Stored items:
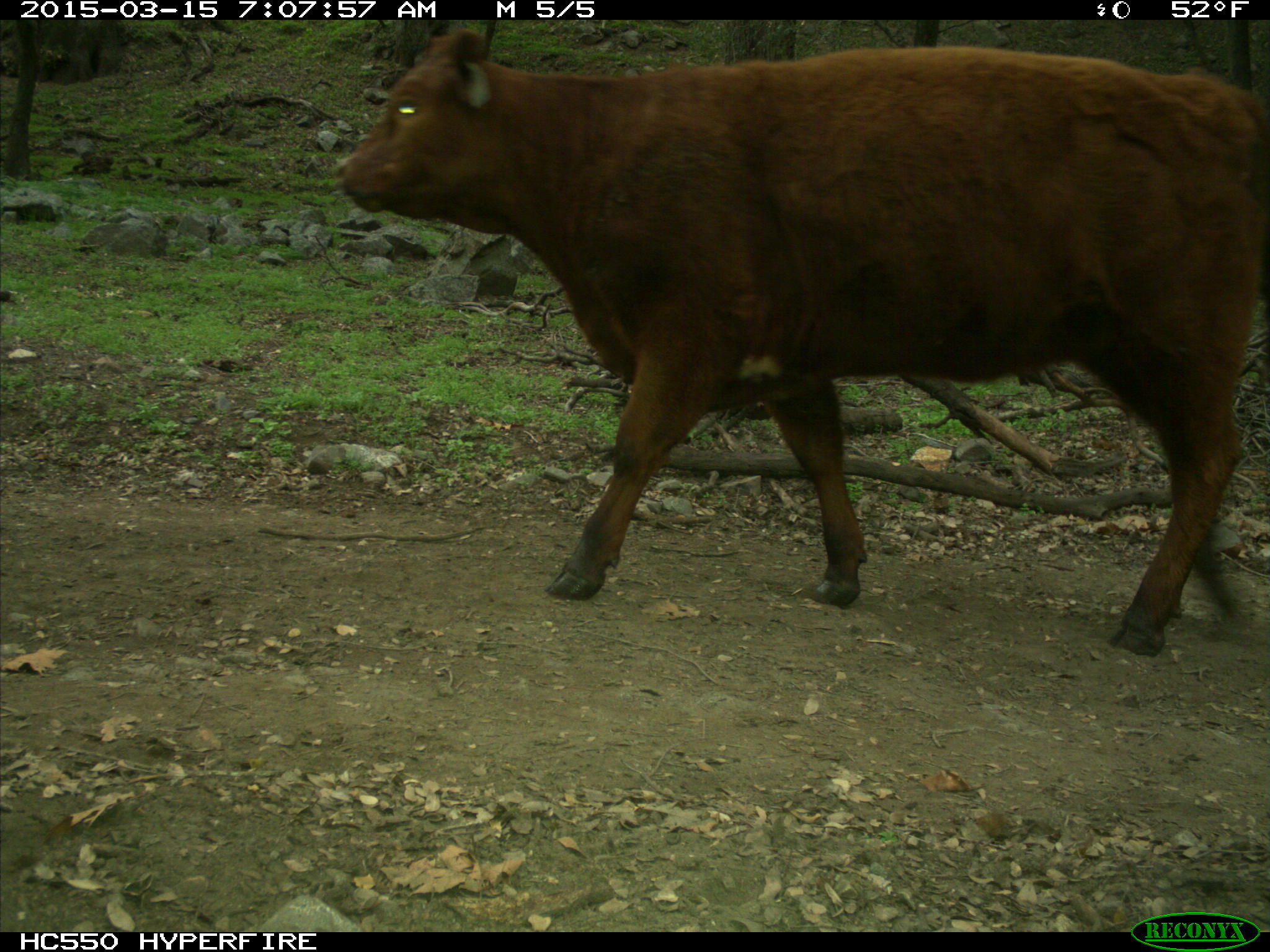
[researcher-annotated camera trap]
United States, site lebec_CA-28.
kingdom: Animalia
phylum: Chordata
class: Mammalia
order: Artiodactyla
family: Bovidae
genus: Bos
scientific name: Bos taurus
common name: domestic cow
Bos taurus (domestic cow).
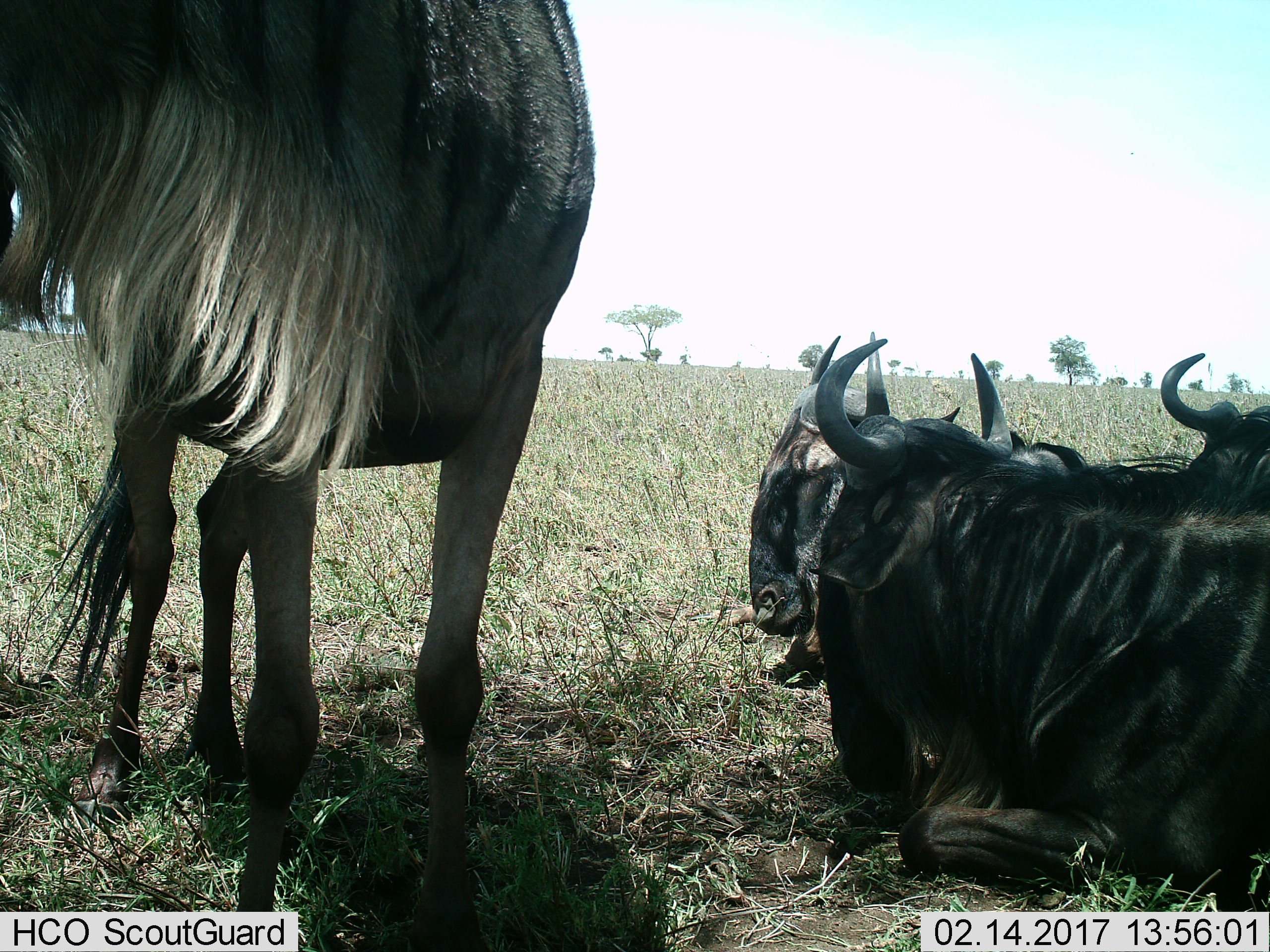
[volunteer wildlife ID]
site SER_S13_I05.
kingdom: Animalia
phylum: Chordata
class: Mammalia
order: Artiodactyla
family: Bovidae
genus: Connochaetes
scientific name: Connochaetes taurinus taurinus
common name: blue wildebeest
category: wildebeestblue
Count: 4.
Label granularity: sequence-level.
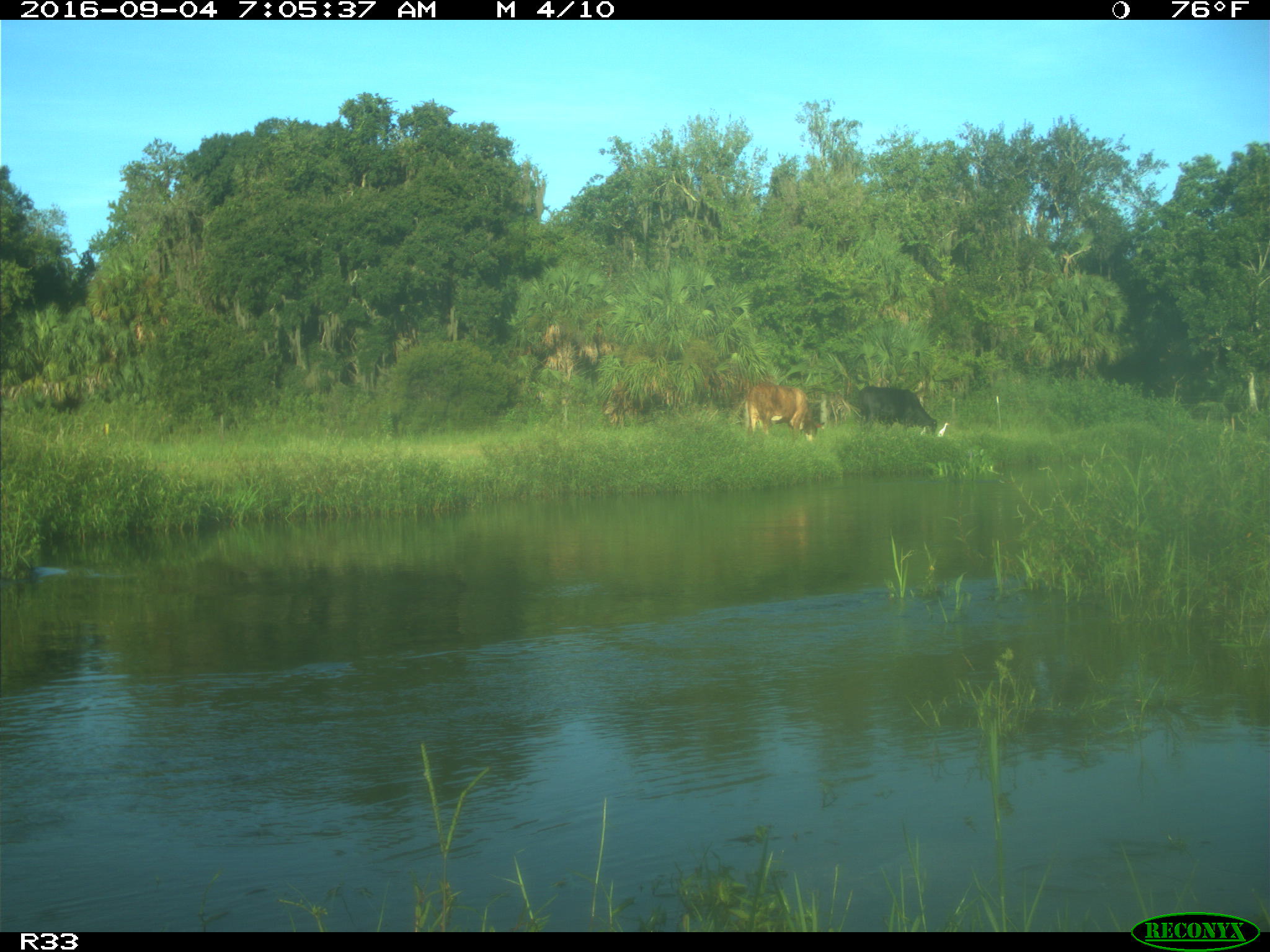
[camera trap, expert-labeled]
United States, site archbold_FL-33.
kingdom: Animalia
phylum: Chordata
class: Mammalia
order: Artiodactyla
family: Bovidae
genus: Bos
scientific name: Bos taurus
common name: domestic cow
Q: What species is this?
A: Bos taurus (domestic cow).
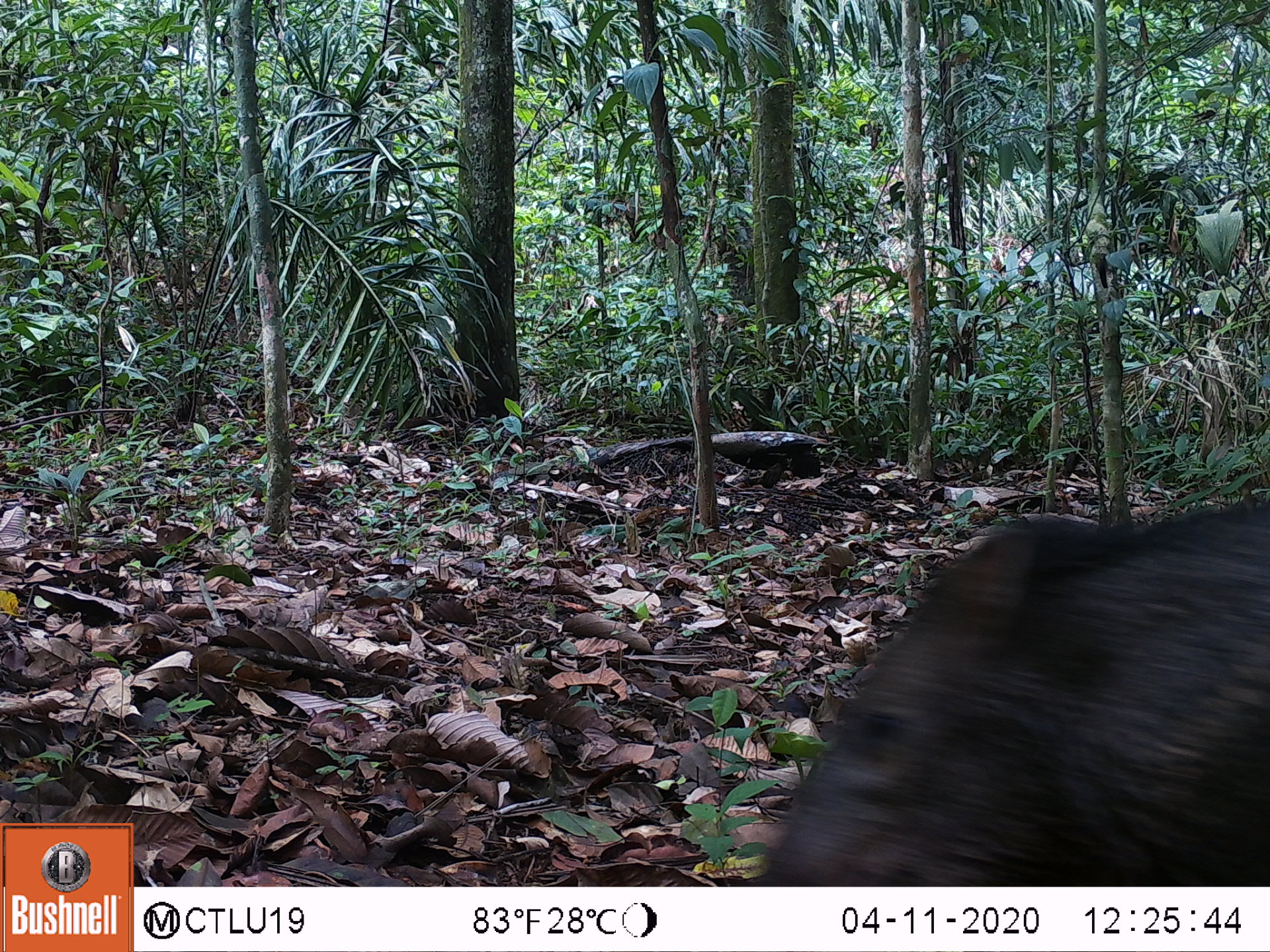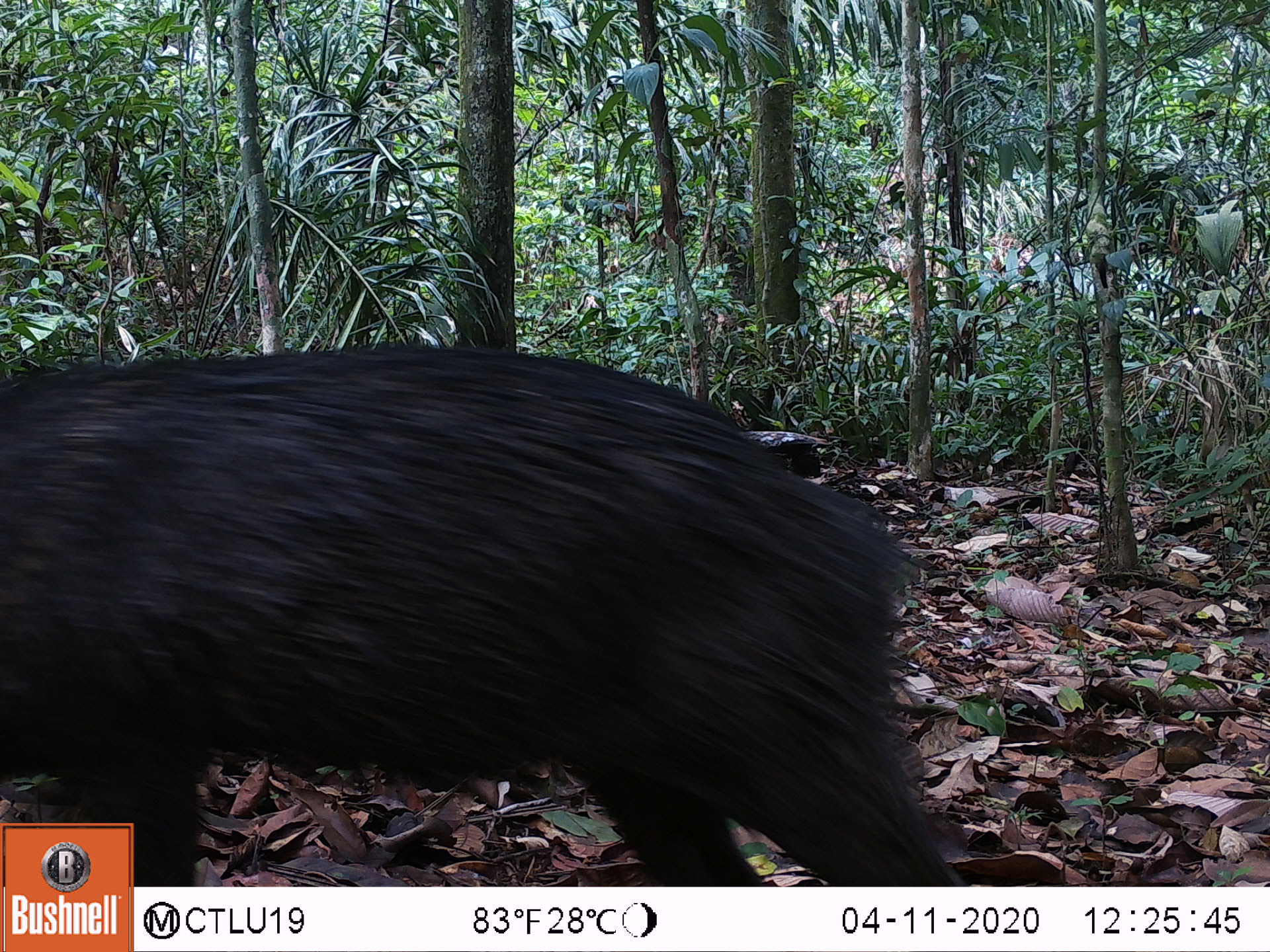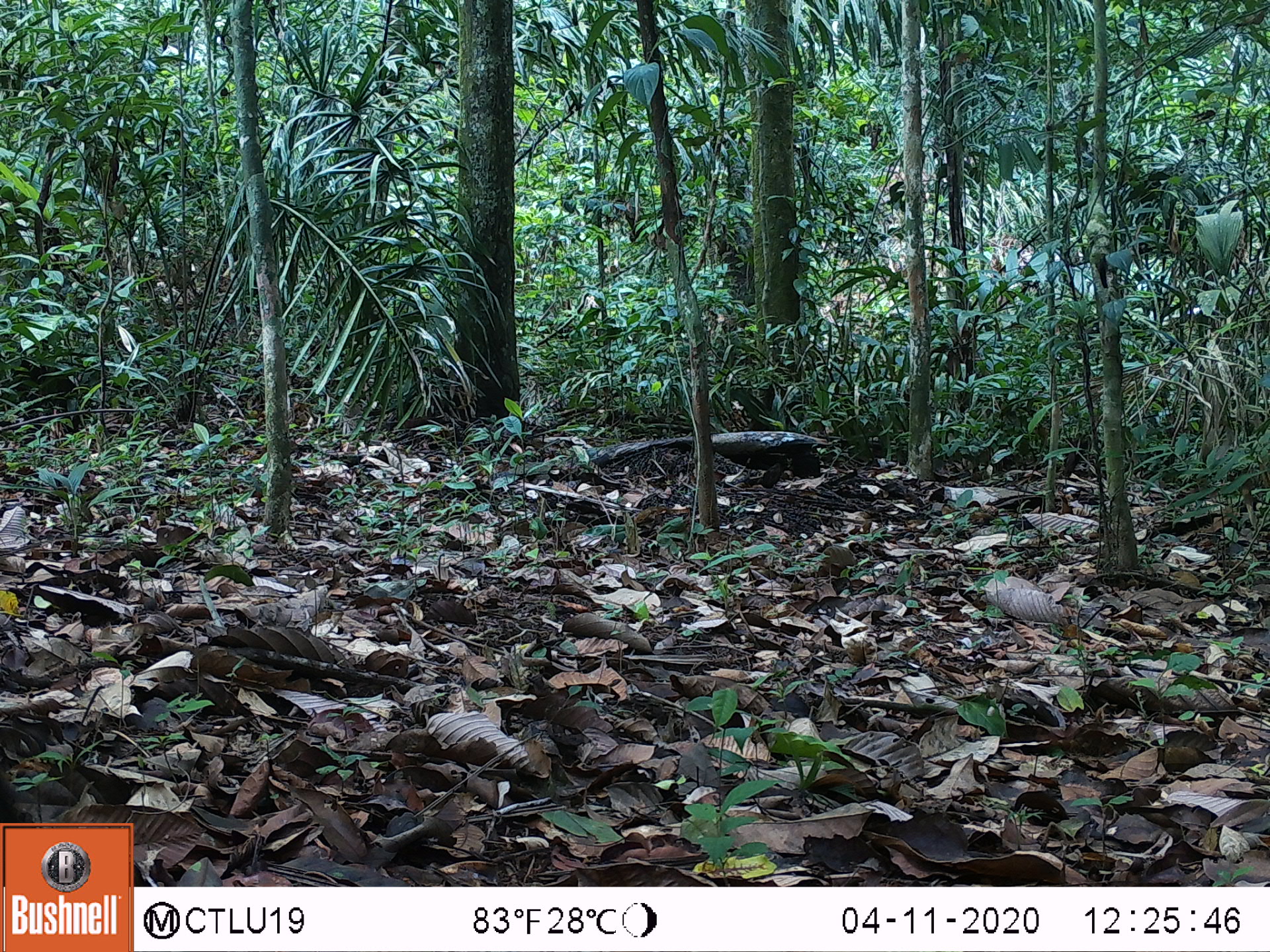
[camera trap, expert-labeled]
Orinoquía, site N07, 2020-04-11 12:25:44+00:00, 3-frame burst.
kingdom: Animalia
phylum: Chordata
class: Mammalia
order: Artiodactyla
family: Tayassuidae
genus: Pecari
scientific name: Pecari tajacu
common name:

_Your goal_. Restate every entry above word for word; no picture belongs in the copy.

_Solution for this task_.
[researcher-annotated camera trap]
United States, site lebec_CA-28.
kingdom: Animalia
phylum: Chordata
class: Mammalia
order: Artiodactyla
family: Bovidae
genus: Bos
scientific name: Bos taurus
common name: domestic cow
Bos taurus (domestic cow).
[volunteer wildlife ID]
site SER_S13_I05.
kingdom: Animalia
phylum: Chordata
class: Mammalia
order: Artiodactyla
family: Bovidae
genus: Connochaetes
scientific name: Connochaetes taurinus taurinus
common name: blue wildebeest
category: wildebeestblue
Count: 4.
Label granularity: sequence-level.
[camera trap, expert-labeled]
United States, site archbold_FL-33.
kingdom: Animalia
phylum: Chordata
class: Mammalia
order: Artiodactyla
family: Bovidae
genus: Bos
scientific name: Bos taurus
common name: domestic cow
Q: What species is this?
A: Bos taurus (domestic cow).
[camera trap, expert-labeled]
Orinoquía, site N07, 2020-04-11 12:25:44+00:00, 3-frame burst.
kingdom: Animalia
phylum: Chordata
class: Mammalia
order: Artiodactyla
family: Tayassuidae
genus: Pecari
scientific name: Pecari tajacu
common name:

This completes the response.